##### Document extract #####

2 Killing site(s)
Tanasiy Ia., born in 1928: “The Jews were brought here in the fall. They were placed in cow sheds that belonged to a kolkhoz. When the war broke out the cattle was taken away and the premises remained empty. The stables were guarded by the Romanians day and night. Some Jews bribed the guards to go the village to ask for food. Those who didn’t have any money sneaked out, even though it was very dangerous.” (Witness n°2691U, interviewed in Berezhanka, on October 30, 2019)
Berezhanka is located 135km (84mi) southeast of Vinnytsia (not to be mistaken with the villages of the same name in the Volhyn and Ternopil regions). Berezhanka was home to Ukrainians, as no Jews lived in the village before the war. There were several kolkhozes [collective farms] in the village. Agriculture was source of revenue. The Jews lived in the nearby town of Obodivka, located about 6km away, where the Jewish community represented 6% of the total population on the eve of the war.

#####

# Work order
Answer these questions on the Berezhanka text above:
1. Where were the Jews placed when they were brought to the village in the fall?
2. How far from Vinnytsia is Berezhanka, and in which direction?
3. What share of Obodivka's total population was the Jewish community on the eve of the war?
The lines after this come from a separate source.

##### Dataset entries #####

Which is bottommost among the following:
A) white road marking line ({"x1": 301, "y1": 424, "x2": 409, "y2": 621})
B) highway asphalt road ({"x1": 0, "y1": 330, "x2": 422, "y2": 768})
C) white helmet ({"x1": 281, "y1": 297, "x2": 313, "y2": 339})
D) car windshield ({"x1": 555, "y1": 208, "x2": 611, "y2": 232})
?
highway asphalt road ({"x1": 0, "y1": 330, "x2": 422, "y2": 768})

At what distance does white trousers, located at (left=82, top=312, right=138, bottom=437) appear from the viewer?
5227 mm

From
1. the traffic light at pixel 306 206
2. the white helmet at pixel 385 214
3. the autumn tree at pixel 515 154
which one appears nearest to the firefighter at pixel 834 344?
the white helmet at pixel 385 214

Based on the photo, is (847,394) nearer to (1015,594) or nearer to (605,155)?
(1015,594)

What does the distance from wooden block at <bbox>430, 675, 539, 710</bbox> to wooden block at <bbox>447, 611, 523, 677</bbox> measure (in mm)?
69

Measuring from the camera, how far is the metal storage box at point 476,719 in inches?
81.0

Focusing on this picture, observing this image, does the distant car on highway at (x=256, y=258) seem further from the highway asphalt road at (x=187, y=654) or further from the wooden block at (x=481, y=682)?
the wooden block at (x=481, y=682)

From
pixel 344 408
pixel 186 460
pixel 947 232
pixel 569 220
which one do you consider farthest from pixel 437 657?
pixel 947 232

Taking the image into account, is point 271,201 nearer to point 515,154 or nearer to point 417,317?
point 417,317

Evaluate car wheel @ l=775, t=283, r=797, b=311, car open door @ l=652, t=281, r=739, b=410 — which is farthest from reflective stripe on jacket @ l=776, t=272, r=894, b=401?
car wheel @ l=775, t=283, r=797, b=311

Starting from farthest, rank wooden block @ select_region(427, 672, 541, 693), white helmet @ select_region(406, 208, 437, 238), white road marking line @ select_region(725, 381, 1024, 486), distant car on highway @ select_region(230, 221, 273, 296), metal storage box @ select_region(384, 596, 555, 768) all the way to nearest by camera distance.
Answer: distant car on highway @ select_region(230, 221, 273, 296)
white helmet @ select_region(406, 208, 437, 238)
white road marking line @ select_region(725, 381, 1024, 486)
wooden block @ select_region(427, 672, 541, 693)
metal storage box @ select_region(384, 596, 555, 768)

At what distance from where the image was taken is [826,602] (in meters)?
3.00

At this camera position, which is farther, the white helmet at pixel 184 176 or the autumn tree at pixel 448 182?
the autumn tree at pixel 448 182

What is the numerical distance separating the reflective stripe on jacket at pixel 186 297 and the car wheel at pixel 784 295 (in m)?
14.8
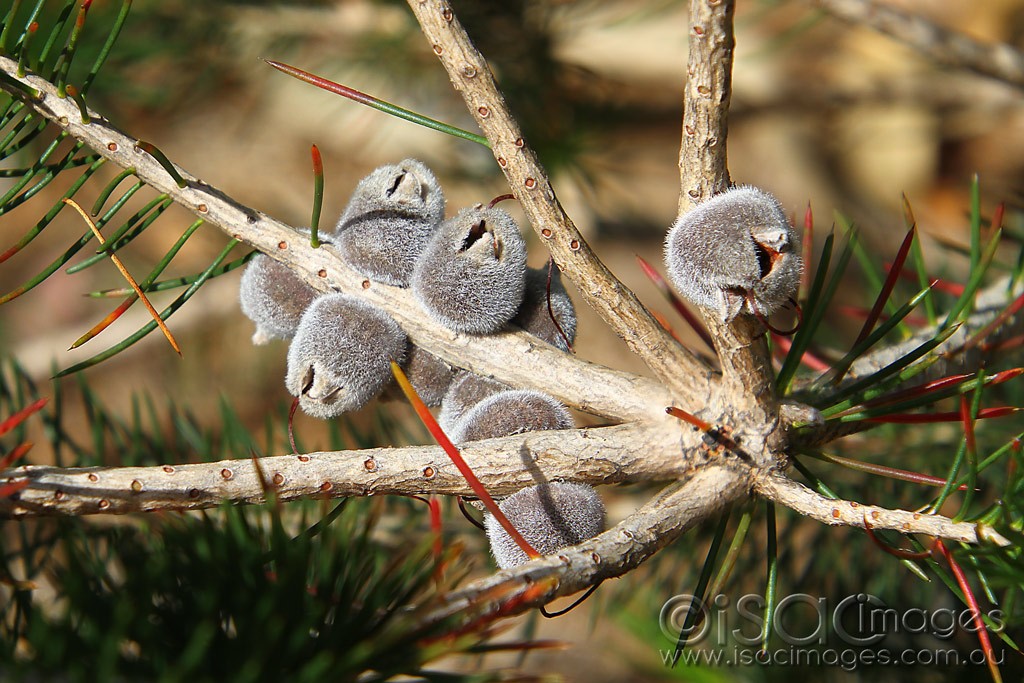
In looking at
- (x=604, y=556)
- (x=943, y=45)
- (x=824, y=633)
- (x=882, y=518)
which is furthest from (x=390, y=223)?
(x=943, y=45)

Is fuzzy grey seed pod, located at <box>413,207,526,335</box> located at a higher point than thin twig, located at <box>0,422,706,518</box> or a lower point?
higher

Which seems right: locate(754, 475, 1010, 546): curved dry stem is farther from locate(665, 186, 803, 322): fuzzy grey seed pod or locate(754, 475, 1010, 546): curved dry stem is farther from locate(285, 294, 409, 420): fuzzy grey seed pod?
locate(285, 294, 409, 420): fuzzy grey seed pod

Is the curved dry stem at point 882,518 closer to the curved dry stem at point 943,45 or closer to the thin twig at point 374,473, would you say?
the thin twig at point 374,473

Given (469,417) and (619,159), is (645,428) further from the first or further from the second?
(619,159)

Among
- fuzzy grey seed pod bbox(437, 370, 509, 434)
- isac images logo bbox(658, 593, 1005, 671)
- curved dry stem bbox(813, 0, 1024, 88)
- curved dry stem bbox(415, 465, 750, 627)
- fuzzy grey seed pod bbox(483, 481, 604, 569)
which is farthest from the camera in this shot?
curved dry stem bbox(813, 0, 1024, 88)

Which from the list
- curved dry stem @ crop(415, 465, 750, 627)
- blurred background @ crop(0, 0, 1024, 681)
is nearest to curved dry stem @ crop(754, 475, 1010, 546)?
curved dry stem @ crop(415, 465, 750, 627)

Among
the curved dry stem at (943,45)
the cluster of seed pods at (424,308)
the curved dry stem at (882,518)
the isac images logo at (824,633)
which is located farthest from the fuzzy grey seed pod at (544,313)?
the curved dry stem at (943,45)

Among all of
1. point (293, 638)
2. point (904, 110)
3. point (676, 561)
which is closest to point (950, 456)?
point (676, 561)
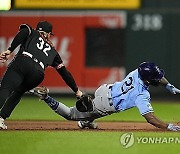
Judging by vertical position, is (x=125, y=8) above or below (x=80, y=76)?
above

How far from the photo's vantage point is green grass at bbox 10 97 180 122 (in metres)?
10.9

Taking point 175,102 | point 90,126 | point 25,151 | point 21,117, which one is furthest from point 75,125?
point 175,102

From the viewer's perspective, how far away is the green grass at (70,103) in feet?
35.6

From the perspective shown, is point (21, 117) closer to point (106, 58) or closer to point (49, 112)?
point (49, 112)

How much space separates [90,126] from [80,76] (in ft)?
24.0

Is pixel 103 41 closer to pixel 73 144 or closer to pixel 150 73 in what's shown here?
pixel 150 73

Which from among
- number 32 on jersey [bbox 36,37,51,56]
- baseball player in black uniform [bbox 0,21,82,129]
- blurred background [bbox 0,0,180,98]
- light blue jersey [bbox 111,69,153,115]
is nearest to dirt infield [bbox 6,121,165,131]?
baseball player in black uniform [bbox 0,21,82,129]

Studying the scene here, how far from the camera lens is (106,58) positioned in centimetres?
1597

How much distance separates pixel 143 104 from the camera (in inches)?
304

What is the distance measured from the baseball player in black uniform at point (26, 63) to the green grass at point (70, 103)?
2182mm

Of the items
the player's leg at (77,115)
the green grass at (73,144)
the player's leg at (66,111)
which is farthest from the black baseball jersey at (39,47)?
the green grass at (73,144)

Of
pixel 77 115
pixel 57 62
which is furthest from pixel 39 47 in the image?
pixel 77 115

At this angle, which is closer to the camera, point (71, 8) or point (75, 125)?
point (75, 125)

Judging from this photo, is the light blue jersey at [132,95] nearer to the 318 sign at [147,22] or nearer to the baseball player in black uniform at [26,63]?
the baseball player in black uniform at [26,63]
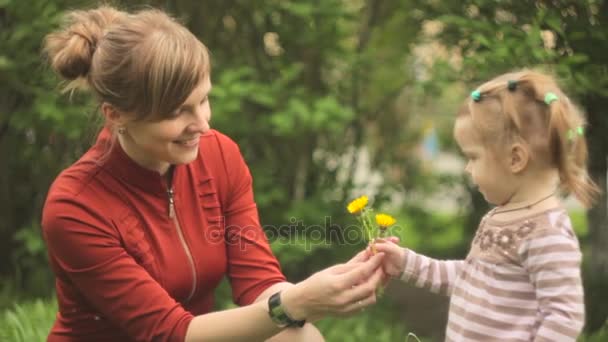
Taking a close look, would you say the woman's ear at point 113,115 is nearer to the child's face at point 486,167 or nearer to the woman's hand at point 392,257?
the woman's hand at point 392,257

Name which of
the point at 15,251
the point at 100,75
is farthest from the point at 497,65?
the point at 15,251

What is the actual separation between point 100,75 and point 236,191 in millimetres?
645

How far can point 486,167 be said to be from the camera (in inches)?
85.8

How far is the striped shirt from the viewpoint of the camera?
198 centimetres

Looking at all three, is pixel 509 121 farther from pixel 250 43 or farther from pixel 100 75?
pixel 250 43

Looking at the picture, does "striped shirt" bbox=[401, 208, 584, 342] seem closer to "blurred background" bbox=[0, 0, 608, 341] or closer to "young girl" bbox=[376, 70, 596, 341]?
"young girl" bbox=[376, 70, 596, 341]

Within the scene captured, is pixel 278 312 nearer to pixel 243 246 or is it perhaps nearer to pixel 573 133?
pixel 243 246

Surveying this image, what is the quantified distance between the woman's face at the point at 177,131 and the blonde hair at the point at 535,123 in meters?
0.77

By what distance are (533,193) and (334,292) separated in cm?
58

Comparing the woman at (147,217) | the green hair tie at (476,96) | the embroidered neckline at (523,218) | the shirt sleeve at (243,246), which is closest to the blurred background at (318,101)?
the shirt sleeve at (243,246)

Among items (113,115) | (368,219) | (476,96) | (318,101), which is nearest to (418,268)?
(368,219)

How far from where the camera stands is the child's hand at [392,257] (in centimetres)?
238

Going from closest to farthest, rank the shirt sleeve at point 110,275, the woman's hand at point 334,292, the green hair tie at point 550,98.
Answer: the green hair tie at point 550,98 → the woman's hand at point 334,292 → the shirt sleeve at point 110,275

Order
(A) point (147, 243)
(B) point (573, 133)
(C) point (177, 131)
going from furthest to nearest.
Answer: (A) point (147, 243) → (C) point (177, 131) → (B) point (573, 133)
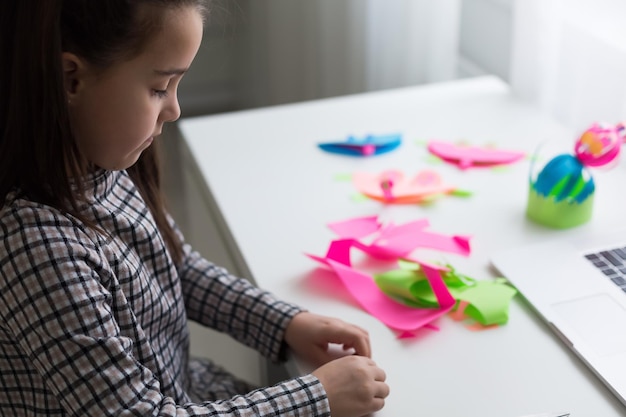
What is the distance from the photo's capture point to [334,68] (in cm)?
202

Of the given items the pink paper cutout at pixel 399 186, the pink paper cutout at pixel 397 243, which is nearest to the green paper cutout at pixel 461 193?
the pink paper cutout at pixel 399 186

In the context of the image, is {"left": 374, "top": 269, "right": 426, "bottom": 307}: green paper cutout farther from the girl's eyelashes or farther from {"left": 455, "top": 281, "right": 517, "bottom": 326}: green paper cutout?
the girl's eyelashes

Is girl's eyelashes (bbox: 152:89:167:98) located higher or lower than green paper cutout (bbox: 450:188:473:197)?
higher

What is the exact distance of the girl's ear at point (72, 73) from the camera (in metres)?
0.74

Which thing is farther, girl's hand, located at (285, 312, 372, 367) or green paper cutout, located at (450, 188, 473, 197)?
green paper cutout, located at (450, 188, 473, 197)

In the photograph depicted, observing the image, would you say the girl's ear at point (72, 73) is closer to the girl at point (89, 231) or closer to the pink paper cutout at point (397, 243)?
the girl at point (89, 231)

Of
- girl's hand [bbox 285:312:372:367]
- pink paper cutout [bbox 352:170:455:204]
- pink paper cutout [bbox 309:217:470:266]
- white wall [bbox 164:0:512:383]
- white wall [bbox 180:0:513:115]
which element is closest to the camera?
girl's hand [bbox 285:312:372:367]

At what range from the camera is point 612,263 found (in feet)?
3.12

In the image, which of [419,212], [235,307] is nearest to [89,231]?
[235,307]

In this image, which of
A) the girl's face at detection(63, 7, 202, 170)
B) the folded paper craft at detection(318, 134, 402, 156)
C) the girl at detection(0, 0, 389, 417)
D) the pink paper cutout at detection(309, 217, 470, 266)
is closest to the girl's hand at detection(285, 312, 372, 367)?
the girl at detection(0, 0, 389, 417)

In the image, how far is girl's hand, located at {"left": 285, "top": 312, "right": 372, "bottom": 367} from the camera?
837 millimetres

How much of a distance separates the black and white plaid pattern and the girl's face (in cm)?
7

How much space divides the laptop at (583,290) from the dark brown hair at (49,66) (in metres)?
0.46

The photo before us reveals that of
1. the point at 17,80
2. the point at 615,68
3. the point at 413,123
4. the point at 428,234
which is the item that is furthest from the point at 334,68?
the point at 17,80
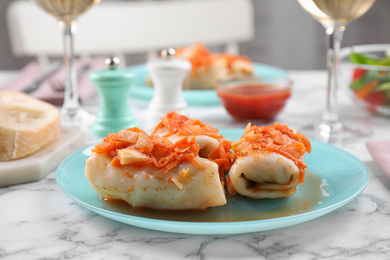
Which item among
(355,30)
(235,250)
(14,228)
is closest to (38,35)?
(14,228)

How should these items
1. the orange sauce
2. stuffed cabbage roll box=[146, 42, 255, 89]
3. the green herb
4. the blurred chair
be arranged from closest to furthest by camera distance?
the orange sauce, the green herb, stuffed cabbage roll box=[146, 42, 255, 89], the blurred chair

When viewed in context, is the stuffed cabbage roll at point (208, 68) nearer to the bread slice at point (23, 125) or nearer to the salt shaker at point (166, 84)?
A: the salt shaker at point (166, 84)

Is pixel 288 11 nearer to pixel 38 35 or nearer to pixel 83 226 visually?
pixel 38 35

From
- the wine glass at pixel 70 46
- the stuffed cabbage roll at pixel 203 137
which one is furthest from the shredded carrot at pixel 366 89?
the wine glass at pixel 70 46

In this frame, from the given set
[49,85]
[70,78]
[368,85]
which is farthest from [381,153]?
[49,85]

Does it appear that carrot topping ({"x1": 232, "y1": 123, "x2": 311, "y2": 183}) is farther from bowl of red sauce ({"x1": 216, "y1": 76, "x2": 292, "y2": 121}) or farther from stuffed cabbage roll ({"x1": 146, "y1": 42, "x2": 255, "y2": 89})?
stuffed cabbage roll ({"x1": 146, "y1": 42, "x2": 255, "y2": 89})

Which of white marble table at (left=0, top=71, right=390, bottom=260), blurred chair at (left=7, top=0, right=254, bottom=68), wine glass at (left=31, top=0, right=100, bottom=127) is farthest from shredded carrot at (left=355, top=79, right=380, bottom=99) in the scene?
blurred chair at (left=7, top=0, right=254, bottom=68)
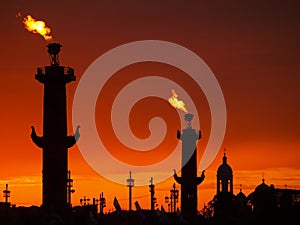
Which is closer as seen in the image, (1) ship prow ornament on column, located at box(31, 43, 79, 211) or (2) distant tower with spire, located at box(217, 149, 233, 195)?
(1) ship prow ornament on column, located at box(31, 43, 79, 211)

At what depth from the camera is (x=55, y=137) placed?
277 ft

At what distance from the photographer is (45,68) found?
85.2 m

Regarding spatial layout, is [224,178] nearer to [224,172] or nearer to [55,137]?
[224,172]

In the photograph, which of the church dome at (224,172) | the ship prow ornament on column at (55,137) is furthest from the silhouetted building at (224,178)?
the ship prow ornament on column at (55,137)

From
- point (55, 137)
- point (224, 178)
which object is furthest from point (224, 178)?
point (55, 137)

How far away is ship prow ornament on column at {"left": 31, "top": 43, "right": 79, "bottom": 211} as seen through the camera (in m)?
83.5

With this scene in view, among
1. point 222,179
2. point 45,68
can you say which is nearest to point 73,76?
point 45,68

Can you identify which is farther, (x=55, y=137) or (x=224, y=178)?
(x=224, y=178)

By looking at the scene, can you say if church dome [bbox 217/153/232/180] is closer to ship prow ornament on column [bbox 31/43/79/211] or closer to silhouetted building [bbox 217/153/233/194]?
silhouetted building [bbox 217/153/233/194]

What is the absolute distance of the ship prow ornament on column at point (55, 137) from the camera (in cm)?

#####

# Finished task
1. In cow sheds that belonged to a kolkhoz.
2. 135km (84mi) southeast.
3. 6%.